A Agência Brasileira de Promoção de Exportações e Investimentos (ApexBrasil) lançou nesta sexta-feira (26), em São Paulo, o painel Acordo Mercosul-União Europeia: Oportunidades por Estado, criado para ajudar empresas a identificar negócios a partir do acordo entre o Mercosul e a União Europeia.
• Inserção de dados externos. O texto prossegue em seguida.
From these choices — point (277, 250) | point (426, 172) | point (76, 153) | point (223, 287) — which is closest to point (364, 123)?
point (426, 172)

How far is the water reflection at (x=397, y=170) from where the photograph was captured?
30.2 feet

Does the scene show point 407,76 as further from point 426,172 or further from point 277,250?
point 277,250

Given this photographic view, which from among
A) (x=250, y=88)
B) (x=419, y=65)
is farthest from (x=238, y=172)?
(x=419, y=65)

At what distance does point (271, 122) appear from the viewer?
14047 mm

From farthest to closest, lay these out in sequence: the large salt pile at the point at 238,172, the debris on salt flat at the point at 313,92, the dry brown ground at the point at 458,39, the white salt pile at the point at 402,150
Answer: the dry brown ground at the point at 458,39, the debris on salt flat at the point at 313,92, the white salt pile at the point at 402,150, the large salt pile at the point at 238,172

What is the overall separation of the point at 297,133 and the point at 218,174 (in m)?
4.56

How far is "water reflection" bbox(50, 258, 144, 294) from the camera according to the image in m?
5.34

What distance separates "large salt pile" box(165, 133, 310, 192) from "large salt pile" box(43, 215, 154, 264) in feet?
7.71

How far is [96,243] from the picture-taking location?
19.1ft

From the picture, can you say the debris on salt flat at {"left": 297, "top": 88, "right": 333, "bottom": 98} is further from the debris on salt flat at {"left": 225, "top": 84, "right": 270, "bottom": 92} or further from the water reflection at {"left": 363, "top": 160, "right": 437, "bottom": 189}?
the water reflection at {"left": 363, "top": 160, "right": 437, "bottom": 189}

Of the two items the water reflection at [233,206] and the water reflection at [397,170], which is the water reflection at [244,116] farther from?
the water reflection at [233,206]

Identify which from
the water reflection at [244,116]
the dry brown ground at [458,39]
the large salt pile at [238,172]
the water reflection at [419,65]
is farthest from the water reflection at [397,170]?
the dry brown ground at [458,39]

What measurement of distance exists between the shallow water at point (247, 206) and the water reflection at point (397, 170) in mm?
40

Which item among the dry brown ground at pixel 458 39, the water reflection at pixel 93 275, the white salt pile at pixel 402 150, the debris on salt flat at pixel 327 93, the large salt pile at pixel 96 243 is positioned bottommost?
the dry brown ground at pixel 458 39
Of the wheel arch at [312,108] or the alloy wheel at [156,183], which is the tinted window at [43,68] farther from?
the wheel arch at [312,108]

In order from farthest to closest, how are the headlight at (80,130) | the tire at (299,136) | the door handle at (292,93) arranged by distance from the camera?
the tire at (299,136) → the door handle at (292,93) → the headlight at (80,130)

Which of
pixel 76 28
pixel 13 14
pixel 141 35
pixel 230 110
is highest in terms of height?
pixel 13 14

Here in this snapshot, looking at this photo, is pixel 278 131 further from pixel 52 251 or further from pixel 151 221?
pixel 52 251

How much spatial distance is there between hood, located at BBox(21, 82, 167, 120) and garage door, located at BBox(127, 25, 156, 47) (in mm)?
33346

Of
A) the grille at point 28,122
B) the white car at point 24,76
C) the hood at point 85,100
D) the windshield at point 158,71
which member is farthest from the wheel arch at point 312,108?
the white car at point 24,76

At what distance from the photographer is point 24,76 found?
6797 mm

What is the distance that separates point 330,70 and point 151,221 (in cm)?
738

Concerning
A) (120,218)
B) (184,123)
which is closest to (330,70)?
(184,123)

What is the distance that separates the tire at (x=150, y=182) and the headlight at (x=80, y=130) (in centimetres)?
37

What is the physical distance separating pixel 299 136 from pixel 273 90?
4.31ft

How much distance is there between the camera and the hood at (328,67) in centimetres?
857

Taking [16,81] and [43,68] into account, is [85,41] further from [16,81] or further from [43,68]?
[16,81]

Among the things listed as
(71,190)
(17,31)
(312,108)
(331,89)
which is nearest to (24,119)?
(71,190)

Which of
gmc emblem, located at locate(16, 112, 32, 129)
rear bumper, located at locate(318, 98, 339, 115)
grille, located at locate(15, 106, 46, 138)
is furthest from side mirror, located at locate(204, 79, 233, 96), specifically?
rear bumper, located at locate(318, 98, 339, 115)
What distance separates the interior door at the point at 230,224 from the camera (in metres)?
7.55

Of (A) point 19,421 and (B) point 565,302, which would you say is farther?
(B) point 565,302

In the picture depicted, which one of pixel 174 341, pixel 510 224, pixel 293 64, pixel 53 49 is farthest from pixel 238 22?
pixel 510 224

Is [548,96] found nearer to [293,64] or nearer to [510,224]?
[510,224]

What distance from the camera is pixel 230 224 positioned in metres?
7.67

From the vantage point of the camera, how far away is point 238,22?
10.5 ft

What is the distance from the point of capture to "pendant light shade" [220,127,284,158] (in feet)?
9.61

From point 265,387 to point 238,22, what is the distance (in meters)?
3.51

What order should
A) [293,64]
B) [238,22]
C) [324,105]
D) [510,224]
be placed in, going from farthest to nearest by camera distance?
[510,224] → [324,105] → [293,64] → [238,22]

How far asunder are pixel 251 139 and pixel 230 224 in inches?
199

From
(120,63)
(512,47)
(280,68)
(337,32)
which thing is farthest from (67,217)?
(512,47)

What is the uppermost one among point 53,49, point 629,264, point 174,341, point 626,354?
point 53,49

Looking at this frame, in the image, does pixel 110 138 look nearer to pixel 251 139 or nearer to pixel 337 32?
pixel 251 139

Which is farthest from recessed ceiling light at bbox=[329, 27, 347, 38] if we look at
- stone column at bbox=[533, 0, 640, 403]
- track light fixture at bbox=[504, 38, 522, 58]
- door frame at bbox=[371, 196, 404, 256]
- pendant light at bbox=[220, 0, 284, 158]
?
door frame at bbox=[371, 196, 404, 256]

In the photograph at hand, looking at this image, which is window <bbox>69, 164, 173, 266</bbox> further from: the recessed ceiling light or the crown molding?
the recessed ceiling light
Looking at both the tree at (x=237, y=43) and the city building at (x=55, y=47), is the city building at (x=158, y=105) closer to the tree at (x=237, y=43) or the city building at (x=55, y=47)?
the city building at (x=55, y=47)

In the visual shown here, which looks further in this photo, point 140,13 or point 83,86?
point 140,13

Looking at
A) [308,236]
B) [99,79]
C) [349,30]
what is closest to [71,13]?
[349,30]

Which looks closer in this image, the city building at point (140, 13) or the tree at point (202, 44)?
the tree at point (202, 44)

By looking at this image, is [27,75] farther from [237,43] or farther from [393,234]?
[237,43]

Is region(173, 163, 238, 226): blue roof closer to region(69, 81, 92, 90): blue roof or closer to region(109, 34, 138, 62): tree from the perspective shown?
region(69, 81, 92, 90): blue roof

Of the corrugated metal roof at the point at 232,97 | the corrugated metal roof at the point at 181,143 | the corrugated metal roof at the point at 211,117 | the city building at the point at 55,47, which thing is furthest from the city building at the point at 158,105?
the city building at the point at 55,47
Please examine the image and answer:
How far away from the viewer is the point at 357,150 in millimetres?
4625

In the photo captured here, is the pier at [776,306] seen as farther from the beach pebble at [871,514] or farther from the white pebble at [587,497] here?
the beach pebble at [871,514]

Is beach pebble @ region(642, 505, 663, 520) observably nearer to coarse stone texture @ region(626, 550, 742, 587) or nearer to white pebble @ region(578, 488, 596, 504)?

A ferramenta reúne 543 oportunidades de exportação com redução tarifária imediata para 25 países do bloco europeu e busca auxiliar companhias a conhecerem os mercados da UE e a entenderem quais produtos brasileiros se beneficiam de redução ou eliminação gradual de tarifas previstas no acordo. As oportunidades abrangem setores como alimentos, máquinas e equipamentos, produtos químicos, artigos manufaturados e segmentos da indústria de transformação.
O lançamento ocorreu durante o encontro Conexões Produtivas – Oportunidades para a Indústria no Acordo Mercosul-União Europeia, promovido pela ApexBrasil, pelo Ministério do Desenvolvimento, Indústria, Comércio e Serviços (MDIC) e pela Agência Brasileira de Desenvolvimento Industrial (ABDI). O evento contou com a presença do vice-presidente da República, Geraldo Alckmin, e foi voltado à qualificação da indústria na exportação direta para mercados dos países do bloco.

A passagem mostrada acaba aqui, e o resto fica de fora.